Exercise materials:
........

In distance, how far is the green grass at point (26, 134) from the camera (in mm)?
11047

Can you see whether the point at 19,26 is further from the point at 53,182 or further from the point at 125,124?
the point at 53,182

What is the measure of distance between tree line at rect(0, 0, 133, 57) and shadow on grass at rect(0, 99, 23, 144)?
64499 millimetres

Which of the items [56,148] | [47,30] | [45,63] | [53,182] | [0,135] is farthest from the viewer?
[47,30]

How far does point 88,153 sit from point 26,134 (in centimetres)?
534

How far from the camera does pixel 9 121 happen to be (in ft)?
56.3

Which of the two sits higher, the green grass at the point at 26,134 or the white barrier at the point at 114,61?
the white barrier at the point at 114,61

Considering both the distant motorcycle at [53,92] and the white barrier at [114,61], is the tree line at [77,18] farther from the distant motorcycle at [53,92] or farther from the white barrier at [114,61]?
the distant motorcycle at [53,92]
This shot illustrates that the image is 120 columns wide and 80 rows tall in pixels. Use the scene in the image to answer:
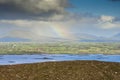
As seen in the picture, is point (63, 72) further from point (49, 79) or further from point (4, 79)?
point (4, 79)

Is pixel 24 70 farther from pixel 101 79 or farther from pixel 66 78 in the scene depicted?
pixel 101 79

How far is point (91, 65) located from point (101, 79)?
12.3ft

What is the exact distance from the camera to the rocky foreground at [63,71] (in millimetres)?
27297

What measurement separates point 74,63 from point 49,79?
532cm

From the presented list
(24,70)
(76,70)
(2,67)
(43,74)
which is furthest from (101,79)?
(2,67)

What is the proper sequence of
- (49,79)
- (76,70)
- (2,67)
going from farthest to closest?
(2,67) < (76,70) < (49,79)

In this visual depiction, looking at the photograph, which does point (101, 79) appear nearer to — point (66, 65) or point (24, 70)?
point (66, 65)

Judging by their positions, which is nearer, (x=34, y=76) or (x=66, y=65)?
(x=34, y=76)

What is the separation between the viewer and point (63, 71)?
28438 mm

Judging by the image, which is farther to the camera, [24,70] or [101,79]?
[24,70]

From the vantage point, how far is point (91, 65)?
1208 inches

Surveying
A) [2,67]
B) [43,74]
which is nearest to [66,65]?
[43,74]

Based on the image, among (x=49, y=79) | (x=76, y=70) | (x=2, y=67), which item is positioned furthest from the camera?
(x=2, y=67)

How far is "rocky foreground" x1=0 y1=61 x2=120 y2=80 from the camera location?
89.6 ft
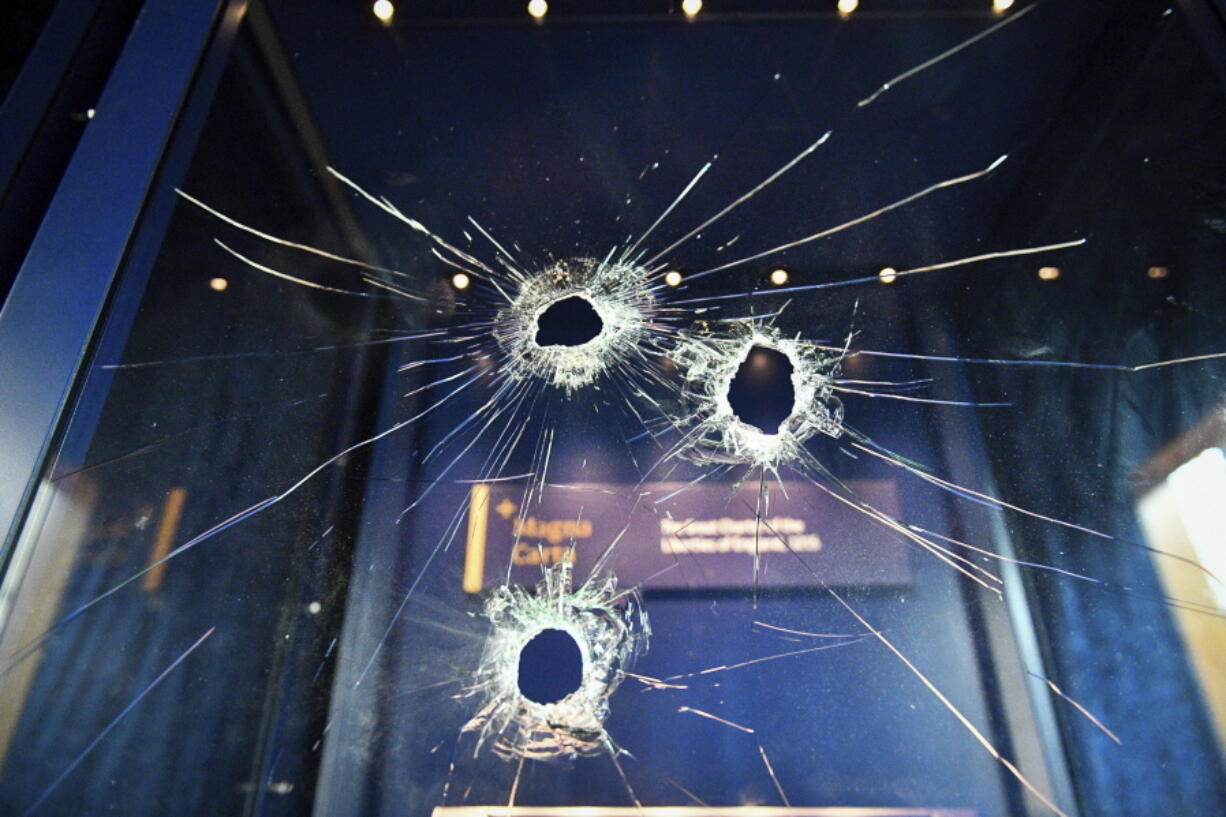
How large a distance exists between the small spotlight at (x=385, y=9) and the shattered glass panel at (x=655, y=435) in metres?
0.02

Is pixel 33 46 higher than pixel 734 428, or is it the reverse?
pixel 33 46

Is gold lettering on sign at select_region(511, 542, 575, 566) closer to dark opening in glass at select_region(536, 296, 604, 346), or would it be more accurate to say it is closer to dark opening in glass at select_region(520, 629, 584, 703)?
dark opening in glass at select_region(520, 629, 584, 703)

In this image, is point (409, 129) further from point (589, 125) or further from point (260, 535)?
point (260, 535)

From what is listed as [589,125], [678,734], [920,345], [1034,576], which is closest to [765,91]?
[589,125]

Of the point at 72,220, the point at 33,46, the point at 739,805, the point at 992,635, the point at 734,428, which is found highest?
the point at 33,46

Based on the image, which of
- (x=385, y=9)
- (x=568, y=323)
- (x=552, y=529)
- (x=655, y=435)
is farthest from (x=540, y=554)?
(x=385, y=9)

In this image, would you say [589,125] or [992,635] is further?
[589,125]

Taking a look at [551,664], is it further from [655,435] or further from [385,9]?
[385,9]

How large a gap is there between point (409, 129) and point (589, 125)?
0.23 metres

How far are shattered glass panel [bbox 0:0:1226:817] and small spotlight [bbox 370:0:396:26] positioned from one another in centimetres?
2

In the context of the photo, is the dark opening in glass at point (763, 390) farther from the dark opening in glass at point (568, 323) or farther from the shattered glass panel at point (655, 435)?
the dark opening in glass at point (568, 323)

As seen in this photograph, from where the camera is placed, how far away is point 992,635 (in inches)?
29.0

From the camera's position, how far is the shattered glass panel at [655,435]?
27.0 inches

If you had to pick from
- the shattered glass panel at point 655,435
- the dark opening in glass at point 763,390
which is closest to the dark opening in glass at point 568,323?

........

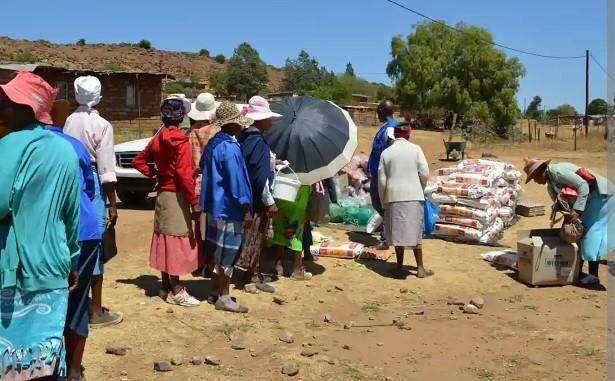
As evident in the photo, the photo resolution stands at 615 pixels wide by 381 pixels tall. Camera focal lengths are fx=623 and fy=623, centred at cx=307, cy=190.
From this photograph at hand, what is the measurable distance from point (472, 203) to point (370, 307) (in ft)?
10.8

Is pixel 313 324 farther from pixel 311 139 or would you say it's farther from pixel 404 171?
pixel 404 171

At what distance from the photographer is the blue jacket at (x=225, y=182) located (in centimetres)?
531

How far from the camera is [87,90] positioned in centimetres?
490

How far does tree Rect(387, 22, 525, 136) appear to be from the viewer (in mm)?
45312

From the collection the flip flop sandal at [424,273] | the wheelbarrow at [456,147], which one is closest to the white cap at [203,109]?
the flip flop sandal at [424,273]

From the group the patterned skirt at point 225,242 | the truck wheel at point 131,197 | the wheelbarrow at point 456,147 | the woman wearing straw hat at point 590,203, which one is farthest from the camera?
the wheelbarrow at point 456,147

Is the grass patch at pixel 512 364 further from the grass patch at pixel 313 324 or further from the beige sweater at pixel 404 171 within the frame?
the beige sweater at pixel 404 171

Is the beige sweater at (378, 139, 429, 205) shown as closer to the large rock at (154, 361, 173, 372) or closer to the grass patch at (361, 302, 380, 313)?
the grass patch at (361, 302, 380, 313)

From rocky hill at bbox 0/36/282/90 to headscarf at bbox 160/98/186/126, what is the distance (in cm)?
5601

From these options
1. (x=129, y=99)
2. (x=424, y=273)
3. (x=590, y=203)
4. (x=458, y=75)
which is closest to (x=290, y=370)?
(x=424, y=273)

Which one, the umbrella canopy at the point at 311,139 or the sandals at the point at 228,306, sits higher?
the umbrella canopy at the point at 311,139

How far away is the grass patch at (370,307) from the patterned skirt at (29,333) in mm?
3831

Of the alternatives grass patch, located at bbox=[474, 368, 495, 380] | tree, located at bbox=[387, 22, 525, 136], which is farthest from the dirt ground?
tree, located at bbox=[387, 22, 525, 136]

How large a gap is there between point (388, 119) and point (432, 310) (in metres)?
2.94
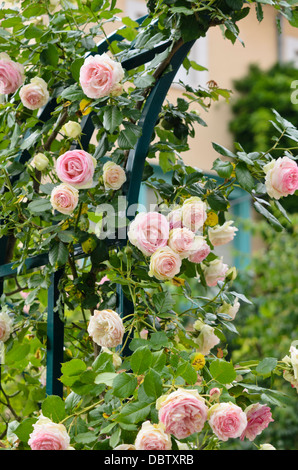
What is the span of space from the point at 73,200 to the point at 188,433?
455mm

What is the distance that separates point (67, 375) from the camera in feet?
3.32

........

Work instructions:
Select every line from the two blocks of lines above that contains the word "scene", and copy each one out in full.

Task result:
This shot illustrates that the image is 120 columns wide and 80 rows tall in pixels. Use the scene in the image to answer:
Is pixel 24 70 farther from pixel 101 79 or farther from pixel 66 78 in the scene depicted?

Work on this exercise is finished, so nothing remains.